Shameful Business: Corporate Giants Target Activists And Non-profits For Corporate Espionage

from the can't-take-the-heat dept

It’s no secret that big companies, especially the giant multinationals, often have very advanced corporate espionage teams (sometimes staffed by former government spooks). The practices can sometimes be extreme and problematic, like when HP used its corporate espionage team to spy on board members and journalists.

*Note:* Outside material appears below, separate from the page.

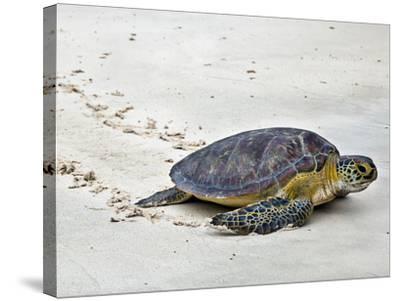A Green Sea Turtle Crossing Watamu Beach, White Sandy Beach Is an Important Breeding Ground for Thr-Nigel Pavitt-Stretched Canvas Print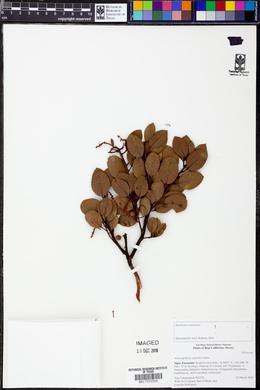 Image of Arctostaphylos australis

However, it seems that with the rise of consumer interest groups and very effective activists, many of these giant companies are using their corporate espionage team to spy on those non-profits and activists instead.

Many of the world’s largest corporations and their trade associations — including the U.S. Chamber of Commerce, Walmart, Monsanto, Bank of America, Dow Chemical, Kraft, Coca-Cola, Chevron, Burger King, McDonald’s, Shell, BP, BAE, Sasol, Brown & Williamson and E.ON – have been linked to espionage or planned espionage against nonprofit organizations, activists and whistleblowers.

Many different types of nonprofit organizations have been targeted with corporate espionage, including environmental, anti-war, public interest, consumer, food safety, pesticide reform, nursing home reform, gun control, social justice, animal rights and arms control groups.

Corporations and their trade associations have been linked to a wide variety of espionage tactics against nonprofit organizations. The most prevalent tactic appears to be infiltration by posing a volunteer or journalist, to obtain information from a nonprofit. But corporations have been linked to many other human, physical and electronic espionage tactics against nonprofits. Many of these tactics are either highly unethical or illegal.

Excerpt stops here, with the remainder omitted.